Write out, word for word, only the lines from the one containing "What gap in" through the final line of the data.

======== Data supplied ========

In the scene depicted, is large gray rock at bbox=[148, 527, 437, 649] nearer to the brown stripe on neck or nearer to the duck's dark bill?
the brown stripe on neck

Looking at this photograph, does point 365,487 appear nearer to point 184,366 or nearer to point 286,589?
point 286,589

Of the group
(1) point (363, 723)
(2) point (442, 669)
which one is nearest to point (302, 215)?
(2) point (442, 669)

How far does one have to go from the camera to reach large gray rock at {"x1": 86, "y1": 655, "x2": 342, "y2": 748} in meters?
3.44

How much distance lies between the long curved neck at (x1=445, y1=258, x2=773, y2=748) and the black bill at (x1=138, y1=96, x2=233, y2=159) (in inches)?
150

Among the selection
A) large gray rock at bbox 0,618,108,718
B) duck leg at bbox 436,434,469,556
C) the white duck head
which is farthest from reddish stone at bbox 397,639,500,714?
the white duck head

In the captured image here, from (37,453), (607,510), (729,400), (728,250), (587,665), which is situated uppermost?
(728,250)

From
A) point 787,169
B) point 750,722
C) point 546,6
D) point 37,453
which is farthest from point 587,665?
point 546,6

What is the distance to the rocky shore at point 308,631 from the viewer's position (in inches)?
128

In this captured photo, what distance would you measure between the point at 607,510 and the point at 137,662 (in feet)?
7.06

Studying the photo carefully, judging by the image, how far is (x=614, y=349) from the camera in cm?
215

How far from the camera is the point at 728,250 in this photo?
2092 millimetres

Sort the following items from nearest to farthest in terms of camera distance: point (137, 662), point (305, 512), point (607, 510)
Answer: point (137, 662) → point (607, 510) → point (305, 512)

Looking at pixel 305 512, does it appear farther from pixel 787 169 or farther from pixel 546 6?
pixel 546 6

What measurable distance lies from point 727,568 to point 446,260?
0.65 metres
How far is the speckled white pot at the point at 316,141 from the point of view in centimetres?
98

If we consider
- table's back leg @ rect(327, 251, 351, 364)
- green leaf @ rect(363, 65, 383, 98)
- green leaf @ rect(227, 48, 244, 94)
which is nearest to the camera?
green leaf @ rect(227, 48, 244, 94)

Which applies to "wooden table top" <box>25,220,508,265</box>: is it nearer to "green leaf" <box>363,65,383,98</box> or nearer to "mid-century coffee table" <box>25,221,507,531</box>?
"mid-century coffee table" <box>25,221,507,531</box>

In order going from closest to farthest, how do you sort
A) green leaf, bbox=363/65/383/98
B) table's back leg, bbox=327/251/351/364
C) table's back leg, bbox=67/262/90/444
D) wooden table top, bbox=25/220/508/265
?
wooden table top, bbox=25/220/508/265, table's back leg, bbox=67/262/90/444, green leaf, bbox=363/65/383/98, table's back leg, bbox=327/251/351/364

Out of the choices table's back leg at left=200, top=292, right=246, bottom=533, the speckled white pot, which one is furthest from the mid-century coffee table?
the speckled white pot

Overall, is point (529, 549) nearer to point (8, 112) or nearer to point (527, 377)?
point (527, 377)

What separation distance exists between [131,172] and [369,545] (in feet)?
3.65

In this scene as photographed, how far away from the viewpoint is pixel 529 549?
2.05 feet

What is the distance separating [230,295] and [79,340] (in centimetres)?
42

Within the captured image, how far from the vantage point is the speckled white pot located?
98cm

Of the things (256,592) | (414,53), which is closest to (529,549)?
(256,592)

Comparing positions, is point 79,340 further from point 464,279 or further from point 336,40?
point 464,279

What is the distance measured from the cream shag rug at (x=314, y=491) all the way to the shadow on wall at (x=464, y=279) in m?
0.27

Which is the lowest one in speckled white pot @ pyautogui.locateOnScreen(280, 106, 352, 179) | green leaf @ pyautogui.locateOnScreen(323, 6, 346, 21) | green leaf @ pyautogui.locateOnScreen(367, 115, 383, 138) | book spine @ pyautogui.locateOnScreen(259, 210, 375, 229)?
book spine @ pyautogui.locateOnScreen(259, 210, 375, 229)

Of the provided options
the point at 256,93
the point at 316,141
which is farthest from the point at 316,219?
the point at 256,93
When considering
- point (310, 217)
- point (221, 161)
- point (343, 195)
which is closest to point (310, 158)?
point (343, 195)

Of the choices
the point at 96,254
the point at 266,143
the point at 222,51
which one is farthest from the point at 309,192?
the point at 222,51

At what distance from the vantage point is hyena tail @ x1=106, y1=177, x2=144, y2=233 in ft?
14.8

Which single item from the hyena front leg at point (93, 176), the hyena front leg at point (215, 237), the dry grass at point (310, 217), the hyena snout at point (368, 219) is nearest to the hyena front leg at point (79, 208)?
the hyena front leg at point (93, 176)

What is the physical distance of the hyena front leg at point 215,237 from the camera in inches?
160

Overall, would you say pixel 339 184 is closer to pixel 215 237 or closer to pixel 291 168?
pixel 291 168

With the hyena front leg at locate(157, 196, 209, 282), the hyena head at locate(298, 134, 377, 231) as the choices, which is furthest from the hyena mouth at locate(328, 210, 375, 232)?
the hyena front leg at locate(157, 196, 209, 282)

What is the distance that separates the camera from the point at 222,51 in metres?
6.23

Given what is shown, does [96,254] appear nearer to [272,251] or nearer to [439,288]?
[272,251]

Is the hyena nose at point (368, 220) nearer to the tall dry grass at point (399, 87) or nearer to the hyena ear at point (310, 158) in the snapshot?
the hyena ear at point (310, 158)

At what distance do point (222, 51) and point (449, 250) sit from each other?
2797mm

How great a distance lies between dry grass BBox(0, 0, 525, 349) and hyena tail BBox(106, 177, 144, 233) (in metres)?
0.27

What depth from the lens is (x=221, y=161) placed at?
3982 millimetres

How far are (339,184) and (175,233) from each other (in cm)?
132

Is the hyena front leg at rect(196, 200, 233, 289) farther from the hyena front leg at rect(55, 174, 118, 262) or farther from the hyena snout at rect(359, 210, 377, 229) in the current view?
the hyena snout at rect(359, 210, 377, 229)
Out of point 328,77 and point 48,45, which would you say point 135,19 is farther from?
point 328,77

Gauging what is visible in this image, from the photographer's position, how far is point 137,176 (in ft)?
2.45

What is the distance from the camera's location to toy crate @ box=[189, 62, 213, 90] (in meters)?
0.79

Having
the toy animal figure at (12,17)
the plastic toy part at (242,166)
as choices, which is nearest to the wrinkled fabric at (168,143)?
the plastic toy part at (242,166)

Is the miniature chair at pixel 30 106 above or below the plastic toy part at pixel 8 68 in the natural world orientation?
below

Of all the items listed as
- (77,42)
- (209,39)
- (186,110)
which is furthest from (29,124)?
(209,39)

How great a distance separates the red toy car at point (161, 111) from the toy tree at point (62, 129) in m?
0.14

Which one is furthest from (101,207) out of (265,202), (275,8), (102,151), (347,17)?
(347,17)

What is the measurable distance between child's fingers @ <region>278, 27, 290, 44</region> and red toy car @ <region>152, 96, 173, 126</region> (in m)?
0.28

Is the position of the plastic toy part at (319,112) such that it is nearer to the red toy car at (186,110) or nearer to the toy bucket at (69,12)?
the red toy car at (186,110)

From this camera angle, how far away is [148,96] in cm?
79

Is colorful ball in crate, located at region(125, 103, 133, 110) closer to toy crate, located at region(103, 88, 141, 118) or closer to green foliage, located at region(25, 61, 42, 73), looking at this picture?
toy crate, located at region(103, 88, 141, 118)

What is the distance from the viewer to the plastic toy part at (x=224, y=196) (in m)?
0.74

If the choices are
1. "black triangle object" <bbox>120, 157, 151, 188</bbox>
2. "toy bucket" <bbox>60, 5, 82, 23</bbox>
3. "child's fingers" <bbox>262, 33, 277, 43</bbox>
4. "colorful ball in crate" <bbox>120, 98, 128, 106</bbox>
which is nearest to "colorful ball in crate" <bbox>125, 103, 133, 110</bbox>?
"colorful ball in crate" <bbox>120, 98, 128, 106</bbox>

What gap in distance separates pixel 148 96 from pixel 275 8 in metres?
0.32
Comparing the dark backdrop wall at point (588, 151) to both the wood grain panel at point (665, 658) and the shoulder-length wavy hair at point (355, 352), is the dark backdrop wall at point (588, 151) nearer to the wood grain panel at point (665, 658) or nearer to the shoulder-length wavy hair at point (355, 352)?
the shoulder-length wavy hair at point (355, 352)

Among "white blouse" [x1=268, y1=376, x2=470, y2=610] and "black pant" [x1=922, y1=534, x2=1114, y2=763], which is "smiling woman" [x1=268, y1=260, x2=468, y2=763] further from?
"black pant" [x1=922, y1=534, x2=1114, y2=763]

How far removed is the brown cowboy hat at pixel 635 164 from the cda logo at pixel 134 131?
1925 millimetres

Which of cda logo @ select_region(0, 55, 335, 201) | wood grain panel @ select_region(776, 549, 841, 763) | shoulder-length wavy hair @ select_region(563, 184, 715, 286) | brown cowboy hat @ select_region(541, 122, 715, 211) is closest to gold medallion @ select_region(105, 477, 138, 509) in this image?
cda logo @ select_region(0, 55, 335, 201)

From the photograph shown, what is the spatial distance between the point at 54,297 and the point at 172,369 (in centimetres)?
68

========

### Result
What gap in distance separates pixel 148 96 from pixel 275 8 in metres?
0.32
Comparing the dark backdrop wall at point (588, 151) to both the wood grain panel at point (665, 658) and the shoulder-length wavy hair at point (355, 352), is the dark backdrop wall at point (588, 151) nearer to the wood grain panel at point (665, 658) or nearer to the shoulder-length wavy hair at point (355, 352)?
the shoulder-length wavy hair at point (355, 352)

Among "white blouse" [x1=268, y1=376, x2=470, y2=610] and "black pant" [x1=922, y1=534, x2=1114, y2=763], which is "smiling woman" [x1=268, y1=260, x2=468, y2=763] further from?
"black pant" [x1=922, y1=534, x2=1114, y2=763]

How far removed is the brown cowboy hat at pixel 635 164 from the cda logo at pixel 134 131?
1925 millimetres

Which of cda logo @ select_region(0, 55, 335, 201) | wood grain panel @ select_region(776, 549, 841, 763) | shoulder-length wavy hair @ select_region(563, 184, 715, 286) | brown cowboy hat @ select_region(541, 122, 715, 211) is closest to gold medallion @ select_region(105, 477, 138, 509) in this image?
cda logo @ select_region(0, 55, 335, 201)

From the photograph shown, what is the spatial distance between the point at 54,297 and the point at 172,369 (in centimetres)?
68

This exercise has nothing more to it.